The <code>set_input()</code> function is used for setup input of image A and image B.

In [None]:
def set_input(self, input):
    """Unpack input data from the dataloader and perform necessary pre-processing steps.

    Parameters:
        input (dict): include the data itself and its metadata information.

    The option 'direction' can be used to swap domain A and domain B.
    """
    AtoB = self.opt.direction == 'AtoB'
    self.real_A = input['A' if AtoB else 'B'].to(self.device)
    self.real_B = input['B' if AtoB else 'A'].to(self.device)
    self.image_paths = input['A_paths' if AtoB else 'B_paths']

### Training step function

The training step is in <code>optimize_parameters</code> function. The function explain the step by step of cycle GAN training as:

**Note**: Given $fake$ as fake image, $real$ as real image, and rec as rectified image. $A$ and $B$ is the source and destination of 2 kinds of dataset. $G$ is a generator model, and $D$ is a discriminator model.

1. Do forward propagation (function <code>forward()</code>) - This step is the step of cycle gan generating. The process is:
    1. Create <code>fake_B</code> from generator A with input <code>real_A</code>
        - $fake_B = G_A(real_A)$
    2. Create <code>rec_A</code> from generator B with input <code>fake_B</code>
        - $rec_A = G_B(fake_A)$
    3. Create <code>fake_A</code> from generator B with input <code>real_B</code>
        - $fake_A = G_B(real_B)$
    4. Create <code>rec_B</code> from generator A with input <code>fake_A</code>
        - $rec_B = G_A(fake_A)$
2. Do back propagation of G (function <code>backward_G()</code>) - This step is to calculate gradients for both generators and update their weight. The process is:
    1. Calculate identity loss:
        - $\mathcal{L}_{idt_A} = \|G_A(real_B) - real_B\|$
        - $\mathcal{L}_{idt_B} = \|G_B(real_A) - real_A\|$
    2. Calculate GAN loss (Use discriminator here):
        - $\mathcal{L}_{G_A} = \text{MSE}(D_A(fake_B))$
        - $\mathcal{L}_{G_B} = \text{MSE}(D_B(fake_A))$
    3. Calculate Cycle loss:
        - $\mathcal{L}_{cyc_A} = \| rec_A - real_A\|$
        - $\mathcal{L}_{cyc_B} = \| rec_A - real_B\|$
    4. Sum all of losses to be $loss_G$ and back propation from the loss
3. Do back propagation of D (function <code>backward_D_A</code> and <code>backward_D_B</code> - This step is to calculate loss of discriminator and update their weight.

PROMPT A: In the CycleGAN training notes, which option can be used to swap domain A and domain B?
PROMPT B: How would you carry the CycleGAN training notes on from their last line?

DATASET ENTRIES:
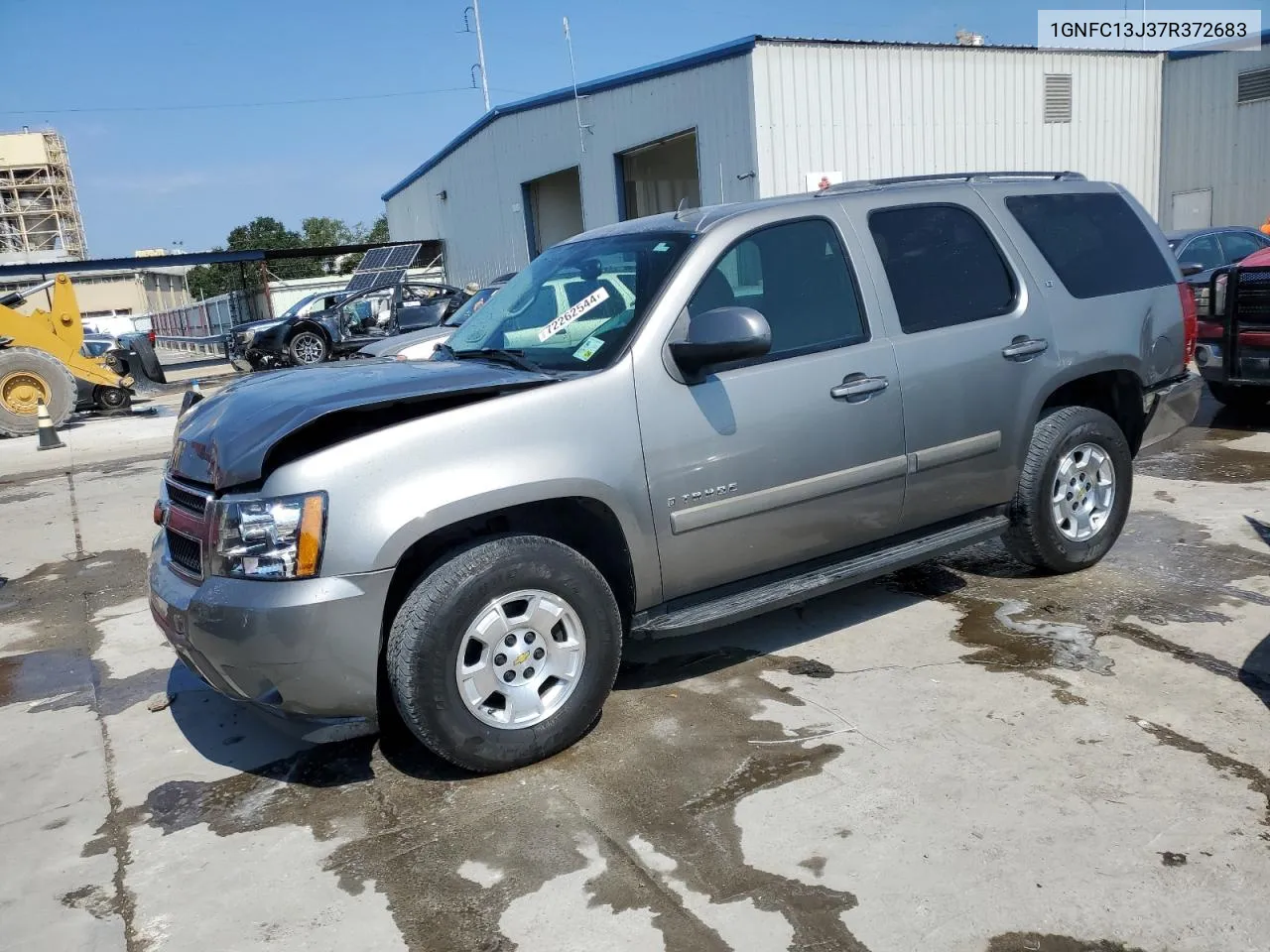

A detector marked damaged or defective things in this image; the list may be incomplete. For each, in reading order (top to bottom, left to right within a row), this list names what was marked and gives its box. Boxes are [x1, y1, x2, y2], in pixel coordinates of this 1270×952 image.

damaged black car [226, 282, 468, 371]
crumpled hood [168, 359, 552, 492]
* * *
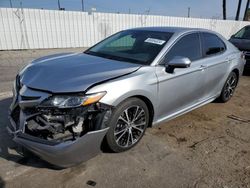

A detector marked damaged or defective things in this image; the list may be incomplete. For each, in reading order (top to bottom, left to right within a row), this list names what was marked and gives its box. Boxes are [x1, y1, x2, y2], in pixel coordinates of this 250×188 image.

EXERCISE RESPONSE A: The 'direction' option.

EXERCISE RESPONSE B:
    - $\mathcal{L}_{D_A} = \text{MSE}(D_A(real_B)) + \text{MSE}(1 - D_A(fake_B))$
    - $\mathcal{L}_{D_B} = \text{MSE}(D_B(real_A)) + \text{MSE}(1 - D_B(fake_A))$

#### optimize_parameters function

In [None]:
def optimize_parameters(self):
    """Calculate losses, gradients, and update network weights; called in every training iteration"""
    # forward
    self.forward()      # compute fake images and reconstruction images.
    # G_A and G_B
    self.set_requires_grad([self.netD_A, self.netD_B], False)  # Ds require no gradients when optimizing Gs
    self.optimizer_G.zero_grad()  # set G_A and G_B's gradients to zero
    self.backward_G()             # calculate gradients for G_A and G_B
    self.optimizer_G.step()       # update G_A and G_B's weights
    # D_A and D_B
    self.set_requires_grad([self.netD_A, self.netD_B], True)
    self.optimizer_D.zero_grad()   # set D_A and D_B's gradients to zero
    self.backward_D_A()      # calculate gradients for D_A
    self.backward_D_B()      # calculate graidents for D_B
    self.optimizer_D.step()  # update D_A and D_B's weights

#### forward function

In [None]:
def forward(self):
    """Run forward pass; called by both functions <optimize_parameters> and <test>."""
    self.fake_B = self.netG_A(self.real_A)  # G_A(A)
    self.rec_A = self.netG_B(self.fake_B)   # G_B(G_A(A))
    self.fake_A = self.netG_B(self.real_B)  # G_B(B)
    self.rec_B = self.netG_A(self.fake_A)   # G_A(G_B(B))

#### backward_G function

In [None]:
def backward_G(self):
    """Calculate the loss for generators G_A and G_B"""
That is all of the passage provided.